* [Quoted passage]
Construction of the warehouse was completed in August, with five lease agreements already signed, totaling 78% of the gross leasable area. The agreements signed have an average value of R$27/m², which is above projections.

Specialty Finance

Asset Leasing Fund

YIELD: 6% p.a. quarterly (EUR)

TARGET IRR: 8-11% p.a. (EUR)

Investment in a European asset leasing fund focused on mission-critical transportation assets such as medical and safety aviation, railway rolling stock, and specialized maritime equipment. These industries serve essential needs with long-term growth trends, providing the investment with greater resilience across market cycles, as well as low correlation with financial markets.

The deal offers a stable income solution through long-term leasing contracts across a diversified portfolio of more than 200 underlying assets.

Infrastructure

Data Center Platform

CURRENT IRR: >300% p.a. (EUR)

CURRENT MOIC: >2.0x (EUR)

* [Instructions to follow]
In the investment update, find every figure shown in capital letters, like "YIELD", and give each label with its value. You won't need the listing that comes next.

* [Recorded data]
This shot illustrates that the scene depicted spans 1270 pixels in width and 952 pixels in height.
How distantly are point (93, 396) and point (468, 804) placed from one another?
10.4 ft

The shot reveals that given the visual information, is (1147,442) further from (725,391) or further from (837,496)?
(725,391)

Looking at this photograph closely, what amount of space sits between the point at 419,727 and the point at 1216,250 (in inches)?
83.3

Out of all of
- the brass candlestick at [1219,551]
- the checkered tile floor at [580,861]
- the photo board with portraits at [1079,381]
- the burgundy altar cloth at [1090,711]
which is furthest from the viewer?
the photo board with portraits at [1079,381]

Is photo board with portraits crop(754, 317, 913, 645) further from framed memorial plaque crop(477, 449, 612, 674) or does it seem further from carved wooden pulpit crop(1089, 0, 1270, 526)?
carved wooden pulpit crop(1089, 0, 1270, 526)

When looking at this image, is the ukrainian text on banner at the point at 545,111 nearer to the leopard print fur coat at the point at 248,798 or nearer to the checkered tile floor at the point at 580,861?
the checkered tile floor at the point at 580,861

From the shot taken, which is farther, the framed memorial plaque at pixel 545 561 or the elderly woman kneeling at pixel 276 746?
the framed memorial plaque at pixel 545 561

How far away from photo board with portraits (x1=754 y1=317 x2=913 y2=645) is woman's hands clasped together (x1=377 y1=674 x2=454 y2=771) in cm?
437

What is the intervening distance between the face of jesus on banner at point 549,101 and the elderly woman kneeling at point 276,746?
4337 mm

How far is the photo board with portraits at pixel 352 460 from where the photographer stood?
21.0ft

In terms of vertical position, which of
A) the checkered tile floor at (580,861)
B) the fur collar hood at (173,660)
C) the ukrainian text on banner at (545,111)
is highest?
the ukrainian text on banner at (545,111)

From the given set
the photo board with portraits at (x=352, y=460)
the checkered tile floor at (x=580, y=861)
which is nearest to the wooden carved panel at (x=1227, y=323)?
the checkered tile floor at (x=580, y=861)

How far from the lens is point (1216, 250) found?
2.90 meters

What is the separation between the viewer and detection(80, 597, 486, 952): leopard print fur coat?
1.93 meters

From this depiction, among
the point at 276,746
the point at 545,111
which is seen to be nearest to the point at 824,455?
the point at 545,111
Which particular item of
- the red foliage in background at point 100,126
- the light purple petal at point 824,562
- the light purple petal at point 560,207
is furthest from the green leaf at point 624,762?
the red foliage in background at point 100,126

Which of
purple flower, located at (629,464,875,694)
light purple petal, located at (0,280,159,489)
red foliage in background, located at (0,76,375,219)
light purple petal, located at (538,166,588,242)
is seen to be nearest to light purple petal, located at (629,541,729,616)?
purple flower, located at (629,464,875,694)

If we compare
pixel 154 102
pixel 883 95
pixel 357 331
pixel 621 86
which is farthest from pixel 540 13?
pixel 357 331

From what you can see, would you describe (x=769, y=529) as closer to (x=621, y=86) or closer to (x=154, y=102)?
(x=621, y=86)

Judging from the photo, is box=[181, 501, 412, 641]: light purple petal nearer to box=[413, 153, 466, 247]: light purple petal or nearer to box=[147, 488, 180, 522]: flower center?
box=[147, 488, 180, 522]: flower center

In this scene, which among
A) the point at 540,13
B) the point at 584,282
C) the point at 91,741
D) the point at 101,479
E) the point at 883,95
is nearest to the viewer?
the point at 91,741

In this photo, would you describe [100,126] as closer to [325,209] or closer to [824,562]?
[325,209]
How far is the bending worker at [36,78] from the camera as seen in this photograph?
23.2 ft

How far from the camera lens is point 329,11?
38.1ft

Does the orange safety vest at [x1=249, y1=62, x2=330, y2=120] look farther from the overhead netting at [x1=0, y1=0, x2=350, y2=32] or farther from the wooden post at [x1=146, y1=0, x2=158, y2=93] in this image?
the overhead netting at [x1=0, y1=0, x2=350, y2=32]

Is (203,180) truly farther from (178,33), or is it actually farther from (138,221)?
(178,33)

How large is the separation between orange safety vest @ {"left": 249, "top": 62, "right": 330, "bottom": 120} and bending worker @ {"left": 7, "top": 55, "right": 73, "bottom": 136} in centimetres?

* [Solution to this exercise]
YIELD: 6% p.a. quarterly (EUR)
TARGET IRR: 8-11% p.a. (EUR)
CURRENT IRR: >300% p.a. (EUR)
CURRENT MOIC: >2.0x (EUR)